Un punto saliente del discorso è stata la descrizione di ciò che in una precedente occasione Putin aveva definito: “uno spostamento tettonico degli equilibri mondiali, di cui l’Ucraina è solo un episodio”; qui Putin ha un poco approfondito il concetto. Indubitabilmente Putin pensa in grande, pensa che il futuro, e quindi il dominio del mondo presto passerà di mano. Putin nel suo discorso ha snocciolato cifre di previsione da cui si dimostrerebbe che la maggior parte della ricchezza mondiale passerà entrò il 2028 dai Paesi del G7 ai BRICS (Brasile, Russia, India, Cina, Sudafrica), ed ha aggiunto: “Queste sono le tendenze globali e non è possibile sfuggirvi poiché sono una realtà oggettiva”. Insomma, siamo di fronte ad un destino ineluttabile: “il cosiddetto Occidente” (definizione di Putin) è in decadenza e il futuro apparterrà agli ex Paesi colonizzati ed arretrati, ora uniti nel formato BRICS, che Putin sembra qui prefigurare come un potenziale tutt’uno, una nuova alleanza economico-politica pronta a prendere il governo dell’economia e della politica planetaria.

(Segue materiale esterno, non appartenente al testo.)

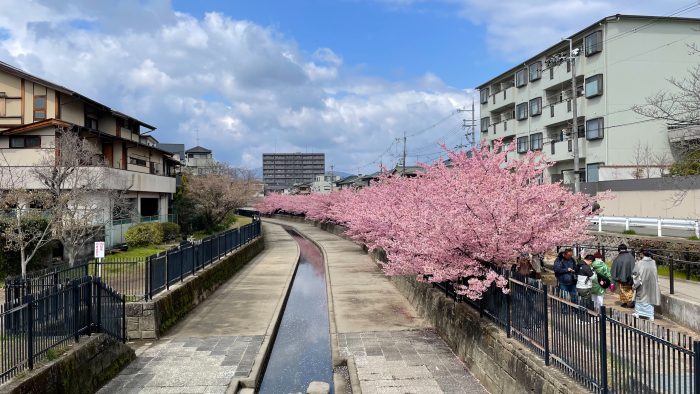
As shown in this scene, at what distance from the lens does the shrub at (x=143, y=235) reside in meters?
25.9

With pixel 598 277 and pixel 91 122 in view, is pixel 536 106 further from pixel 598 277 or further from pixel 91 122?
pixel 91 122

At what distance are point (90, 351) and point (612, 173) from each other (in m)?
30.5

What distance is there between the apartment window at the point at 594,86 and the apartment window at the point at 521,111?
8808mm

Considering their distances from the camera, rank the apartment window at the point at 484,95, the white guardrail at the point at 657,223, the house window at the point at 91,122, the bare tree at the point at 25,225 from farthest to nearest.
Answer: the apartment window at the point at 484,95, the house window at the point at 91,122, the white guardrail at the point at 657,223, the bare tree at the point at 25,225

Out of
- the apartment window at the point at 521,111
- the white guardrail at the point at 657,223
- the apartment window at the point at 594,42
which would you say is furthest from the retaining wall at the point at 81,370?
the apartment window at the point at 521,111

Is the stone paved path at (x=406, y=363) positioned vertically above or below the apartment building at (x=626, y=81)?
below

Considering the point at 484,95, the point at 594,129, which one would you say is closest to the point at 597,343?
the point at 594,129

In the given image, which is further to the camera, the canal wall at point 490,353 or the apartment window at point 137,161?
the apartment window at point 137,161

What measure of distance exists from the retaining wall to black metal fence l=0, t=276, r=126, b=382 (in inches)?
8.2

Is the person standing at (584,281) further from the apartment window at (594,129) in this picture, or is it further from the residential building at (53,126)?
the apartment window at (594,129)

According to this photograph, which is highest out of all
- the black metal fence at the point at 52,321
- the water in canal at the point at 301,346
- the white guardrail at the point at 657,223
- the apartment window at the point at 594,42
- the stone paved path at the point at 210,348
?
the apartment window at the point at 594,42

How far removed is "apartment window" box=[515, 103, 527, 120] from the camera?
44125 millimetres

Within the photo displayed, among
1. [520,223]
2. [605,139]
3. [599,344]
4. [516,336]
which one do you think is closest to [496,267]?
[520,223]

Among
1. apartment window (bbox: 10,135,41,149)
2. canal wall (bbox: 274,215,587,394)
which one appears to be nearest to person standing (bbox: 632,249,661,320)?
canal wall (bbox: 274,215,587,394)
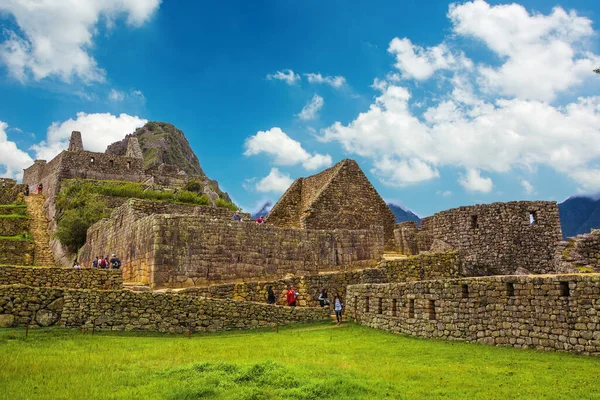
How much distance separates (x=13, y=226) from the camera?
131 ft

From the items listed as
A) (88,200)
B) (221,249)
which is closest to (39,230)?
(88,200)

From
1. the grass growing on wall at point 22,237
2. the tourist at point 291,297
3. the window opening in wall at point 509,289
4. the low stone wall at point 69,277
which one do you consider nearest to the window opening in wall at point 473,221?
the tourist at point 291,297

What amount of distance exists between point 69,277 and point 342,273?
10288 millimetres

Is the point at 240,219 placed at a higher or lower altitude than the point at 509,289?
higher

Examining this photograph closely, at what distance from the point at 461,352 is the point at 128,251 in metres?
15.3

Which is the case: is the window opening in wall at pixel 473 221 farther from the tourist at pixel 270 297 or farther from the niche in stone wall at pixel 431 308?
the tourist at pixel 270 297

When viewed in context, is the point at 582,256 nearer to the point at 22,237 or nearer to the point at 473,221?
the point at 473,221

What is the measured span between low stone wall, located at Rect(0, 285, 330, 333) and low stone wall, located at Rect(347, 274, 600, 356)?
4788mm

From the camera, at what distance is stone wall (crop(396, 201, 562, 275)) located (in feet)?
68.2

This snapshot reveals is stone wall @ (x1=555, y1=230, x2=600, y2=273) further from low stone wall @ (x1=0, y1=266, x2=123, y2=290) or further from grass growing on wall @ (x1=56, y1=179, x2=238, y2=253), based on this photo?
grass growing on wall @ (x1=56, y1=179, x2=238, y2=253)

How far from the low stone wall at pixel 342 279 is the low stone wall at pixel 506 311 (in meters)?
4.84

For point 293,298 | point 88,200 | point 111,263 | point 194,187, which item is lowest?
point 293,298

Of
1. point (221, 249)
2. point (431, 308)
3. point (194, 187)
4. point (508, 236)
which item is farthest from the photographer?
point (194, 187)

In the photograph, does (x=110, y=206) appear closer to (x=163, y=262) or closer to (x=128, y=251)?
(x=128, y=251)
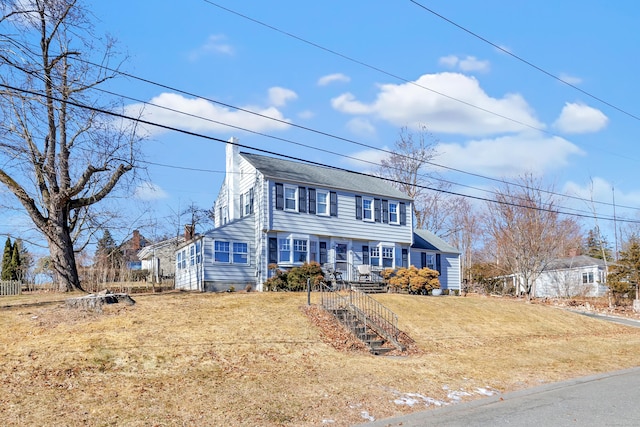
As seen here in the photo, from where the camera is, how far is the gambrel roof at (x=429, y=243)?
38.6 metres

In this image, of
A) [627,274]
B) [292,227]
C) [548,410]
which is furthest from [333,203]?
[548,410]

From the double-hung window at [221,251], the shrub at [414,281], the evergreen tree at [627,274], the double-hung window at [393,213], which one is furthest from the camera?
the evergreen tree at [627,274]

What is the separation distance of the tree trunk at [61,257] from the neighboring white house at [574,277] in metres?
39.3

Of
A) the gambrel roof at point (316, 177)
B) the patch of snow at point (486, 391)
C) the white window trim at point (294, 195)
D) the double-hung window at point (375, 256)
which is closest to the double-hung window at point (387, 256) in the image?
the double-hung window at point (375, 256)

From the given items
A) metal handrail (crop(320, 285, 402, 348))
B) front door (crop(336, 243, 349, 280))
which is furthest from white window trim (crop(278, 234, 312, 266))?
metal handrail (crop(320, 285, 402, 348))

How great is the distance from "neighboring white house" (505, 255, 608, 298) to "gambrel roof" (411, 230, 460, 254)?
13.2 metres

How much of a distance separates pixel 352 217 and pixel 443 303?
9.18 metres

Fino a qui abbiamo avuto la lettura di una Russia che si deve difendere dai nazisti ucraini e dalle mire del “cosiddetto occidente” che vorrebbe distruggerla, che minaccia l’armageddon nucleare se qualcuno prova a colpirla e che comunque va incontro alla “realtà oggettiva” per la quale conquisterà l’economia mondiale insieme ai suoi partner dei BRICS.
Non poteva a questo punto mancare un riferimento all’identità russa. Se si combattono guerre, si minaccia di incenerire il mondo a colpi di armi termonucleari e ci si prefigge di prenderne la guida in compagnia di altri in un orizzonte temporale non molto distante, è pur necessario che un leader dica in nome di quale causa superiore lo si fa. Questa volta Putin è stato brevissimo e cristallino: “La Russia è stata e rimane la roccaforte dei valori tradizionali su cui poggia la civiltà umana”.
In quanto a essere roccaforte della conservazione la cosa è verissima storicamente se si fa riferimento all’Impero zarista, e ci permettiamo di dare per scontato che sia all’Impero che Putin faccia riferimento quando guarda all’identità storica della russa. La Russia di Putin riscopre dunque un suo destino manifesto: essere il baluardo della civiltà. Di fronte ad essa, ad Occidente, si estende un mondo che Putin, nel suo discorso di appena sei giorni prima sullo stato della Federazione, aveva così descritto:
“Guardate cosa stanno facendo con i loro stessi popoli: la distruzione della famiglia, dell’identità culturale e nazionale, la perversione, l’abuso sui bambini, fino alla pedofilia, sono dichiarati la norma, la norma della loro vita, e il clero, i preti, sono costretti a benedire matrimoni tra persone dello stesso sesso”.
A seguire Putin ha perorato la ripresa demografica della Russia come obiettivo primario, ha fatto un’elegia “della famiglia che fa figli” come bene primario della nazione da sostenere in tutti i modi (la Russia è in calo demografico). Successivamente ha elencato una lunghissima serie di finanziamenti, contribuzioni, incentivazioni, soldi insomma, da distribuire praticamente in quasi ogni settore della vita pubblica.